TOR: The Good and The Bad

If you have never heard of TOR then it is likely your internet uses don’t go beyond checking your e-mail or your social media, you might surf for the news or for the latest trending memes, yet still be oblivious to the world of the dark web. However, the TOR browser is something to educate yourself on as it has become relevant to not only cyber know-it-alls, but also to everyday internet users.

Short for the ‘The Onion Router’, TOR allows you to browse the internet completely anonymously. It works by routing your web traffic through other computers that are also utilising TOR. All the rerouted traffic is encrypted, a minimum of three times, until it finds the last computer within the TOR network (these are known as nodes). This, means that the people on the opposite side (or the upside down) cannot trace your traffic back to you.

There are some great things about the TOR browser, the major one being that you are able to anonymously browse the internet; allowing users to hide their web traffic from advertisers and Internet Search Providers. Additionally, using TOR allows users in restricted countries with restricted access to browse websites that they usually do not have access to.

Ironically TOR had a villainous start in the mid-90's at the United States Navy, and was funded by the United States government. However, in 2006 the developers took TOR and made the organisation into a non-for-profit with the intention of exploring and producing online privacy devices. This was revolutionary as these developments paved the path for Virtual Private Networks, such as ZenMate.

However, with good comes bad and TOR is not lacking in its disadvantages. Firstly, using The Onion Router can be achingly slow as your traffic is routed to jump from one node to the next and from one location in the world to another. And nothing is worse than slow internet (IMO); this means using TOR for day to day browsing, streaming or memeing is less than ideal.
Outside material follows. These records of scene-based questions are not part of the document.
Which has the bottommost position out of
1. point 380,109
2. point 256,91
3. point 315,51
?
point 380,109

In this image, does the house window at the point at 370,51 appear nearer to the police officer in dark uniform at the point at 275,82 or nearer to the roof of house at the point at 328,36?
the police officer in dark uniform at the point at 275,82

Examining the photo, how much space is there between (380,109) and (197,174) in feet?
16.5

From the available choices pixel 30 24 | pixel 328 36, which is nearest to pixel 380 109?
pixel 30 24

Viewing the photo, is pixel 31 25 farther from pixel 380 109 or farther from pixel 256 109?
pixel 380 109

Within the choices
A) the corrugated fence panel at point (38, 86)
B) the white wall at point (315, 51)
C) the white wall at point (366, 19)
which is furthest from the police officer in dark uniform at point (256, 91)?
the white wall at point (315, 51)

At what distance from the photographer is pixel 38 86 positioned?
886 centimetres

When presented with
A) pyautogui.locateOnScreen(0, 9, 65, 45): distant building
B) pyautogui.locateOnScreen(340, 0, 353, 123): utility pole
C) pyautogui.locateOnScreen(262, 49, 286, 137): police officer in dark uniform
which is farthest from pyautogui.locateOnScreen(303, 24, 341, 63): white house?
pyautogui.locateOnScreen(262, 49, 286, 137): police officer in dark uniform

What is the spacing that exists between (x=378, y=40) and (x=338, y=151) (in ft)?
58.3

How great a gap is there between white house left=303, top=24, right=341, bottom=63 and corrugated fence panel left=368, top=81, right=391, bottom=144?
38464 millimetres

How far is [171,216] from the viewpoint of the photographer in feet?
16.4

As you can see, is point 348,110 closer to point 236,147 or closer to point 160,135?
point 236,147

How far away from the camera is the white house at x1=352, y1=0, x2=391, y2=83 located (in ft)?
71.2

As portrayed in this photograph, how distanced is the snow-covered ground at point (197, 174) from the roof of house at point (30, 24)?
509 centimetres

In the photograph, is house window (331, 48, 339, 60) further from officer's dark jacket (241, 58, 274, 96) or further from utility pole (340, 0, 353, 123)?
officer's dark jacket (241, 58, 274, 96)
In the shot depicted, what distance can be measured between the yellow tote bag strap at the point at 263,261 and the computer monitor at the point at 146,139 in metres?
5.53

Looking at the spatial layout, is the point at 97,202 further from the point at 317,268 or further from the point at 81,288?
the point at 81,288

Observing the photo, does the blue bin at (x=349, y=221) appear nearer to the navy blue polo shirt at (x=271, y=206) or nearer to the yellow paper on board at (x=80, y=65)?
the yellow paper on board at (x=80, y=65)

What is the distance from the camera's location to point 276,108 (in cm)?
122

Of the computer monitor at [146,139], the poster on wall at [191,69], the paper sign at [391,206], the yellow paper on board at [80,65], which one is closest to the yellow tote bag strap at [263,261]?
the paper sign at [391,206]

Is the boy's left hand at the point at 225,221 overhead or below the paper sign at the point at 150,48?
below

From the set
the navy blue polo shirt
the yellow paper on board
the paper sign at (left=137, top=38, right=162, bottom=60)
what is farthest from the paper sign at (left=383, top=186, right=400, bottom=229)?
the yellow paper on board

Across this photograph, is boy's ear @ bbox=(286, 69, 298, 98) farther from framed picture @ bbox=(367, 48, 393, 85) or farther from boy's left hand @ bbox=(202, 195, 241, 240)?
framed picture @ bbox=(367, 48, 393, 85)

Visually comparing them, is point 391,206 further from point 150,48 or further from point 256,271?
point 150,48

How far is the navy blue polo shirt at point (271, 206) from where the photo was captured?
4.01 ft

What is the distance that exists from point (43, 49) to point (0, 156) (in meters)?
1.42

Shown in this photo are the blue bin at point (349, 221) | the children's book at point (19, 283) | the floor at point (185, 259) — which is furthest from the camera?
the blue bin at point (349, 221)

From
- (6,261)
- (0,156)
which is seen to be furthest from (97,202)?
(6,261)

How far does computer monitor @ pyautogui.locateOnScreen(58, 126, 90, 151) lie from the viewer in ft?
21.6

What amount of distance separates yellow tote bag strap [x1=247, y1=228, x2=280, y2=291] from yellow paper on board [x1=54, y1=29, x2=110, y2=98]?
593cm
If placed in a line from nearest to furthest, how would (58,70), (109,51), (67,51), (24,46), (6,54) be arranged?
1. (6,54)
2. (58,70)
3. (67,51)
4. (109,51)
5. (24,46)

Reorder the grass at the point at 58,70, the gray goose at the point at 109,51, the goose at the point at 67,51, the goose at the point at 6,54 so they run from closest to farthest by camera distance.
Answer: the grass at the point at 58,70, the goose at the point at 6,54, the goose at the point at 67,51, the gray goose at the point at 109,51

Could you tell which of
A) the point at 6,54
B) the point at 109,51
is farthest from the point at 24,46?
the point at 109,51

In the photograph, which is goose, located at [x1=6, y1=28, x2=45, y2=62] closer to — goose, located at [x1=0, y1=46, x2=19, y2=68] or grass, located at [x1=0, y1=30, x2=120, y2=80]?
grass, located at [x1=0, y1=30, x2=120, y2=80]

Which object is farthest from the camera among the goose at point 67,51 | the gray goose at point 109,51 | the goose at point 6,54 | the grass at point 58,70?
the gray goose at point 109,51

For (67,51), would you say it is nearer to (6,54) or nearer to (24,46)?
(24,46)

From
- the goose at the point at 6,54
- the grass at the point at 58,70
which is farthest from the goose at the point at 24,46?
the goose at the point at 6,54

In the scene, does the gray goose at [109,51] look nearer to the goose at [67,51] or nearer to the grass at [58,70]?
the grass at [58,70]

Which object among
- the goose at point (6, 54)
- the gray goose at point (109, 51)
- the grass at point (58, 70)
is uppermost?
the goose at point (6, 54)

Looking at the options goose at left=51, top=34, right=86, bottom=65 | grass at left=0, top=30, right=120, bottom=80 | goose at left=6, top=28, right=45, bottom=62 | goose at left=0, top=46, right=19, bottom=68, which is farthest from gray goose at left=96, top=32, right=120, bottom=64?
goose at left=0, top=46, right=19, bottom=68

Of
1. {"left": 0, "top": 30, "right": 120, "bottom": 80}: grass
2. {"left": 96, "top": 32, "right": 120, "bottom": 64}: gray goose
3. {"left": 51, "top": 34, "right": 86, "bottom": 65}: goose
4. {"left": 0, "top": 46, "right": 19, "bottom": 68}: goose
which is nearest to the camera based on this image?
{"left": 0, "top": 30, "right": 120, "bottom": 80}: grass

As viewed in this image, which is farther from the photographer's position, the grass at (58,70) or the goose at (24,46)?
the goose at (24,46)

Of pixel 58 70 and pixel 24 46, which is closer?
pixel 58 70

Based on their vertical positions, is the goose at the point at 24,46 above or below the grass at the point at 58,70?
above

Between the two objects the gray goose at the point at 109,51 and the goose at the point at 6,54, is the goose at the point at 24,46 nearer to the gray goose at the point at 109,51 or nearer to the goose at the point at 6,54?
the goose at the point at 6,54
What’s more, while using the TOR browser ensures that you are completely incognito, it does not guarantee you efficient security as the encryption is only utilised to provide anonymous browsing between nodes, therefore your communication and data is not encrypted which means it can still be accessed.

Although the network is distributed among several computers that use the browser, meaning that it’s near impossible for any government agency to shut it down, it is not impossible for government agencies to target, track and keep your data when using TOR. A report published in 2013, thanks to the infamous Wikileaks, revealed that the NSA would not treat any person utilising TOR as a member of the United States, unless they are positively identified. In addition, it proved that the NSA and GCHQ located and attacked any vulnerable software on TOR users' computers. And yes, while this isn’t a blow from TOR directly; it justifies that the router may not be as safe as you think.

Finally, TOR is not suited for changing your location due to the slowness of its network. Therefore, for everyday internet users a VPN is probably your best option as you’ll be still be able to browse, stream and communicate whilst being encrypted and protected.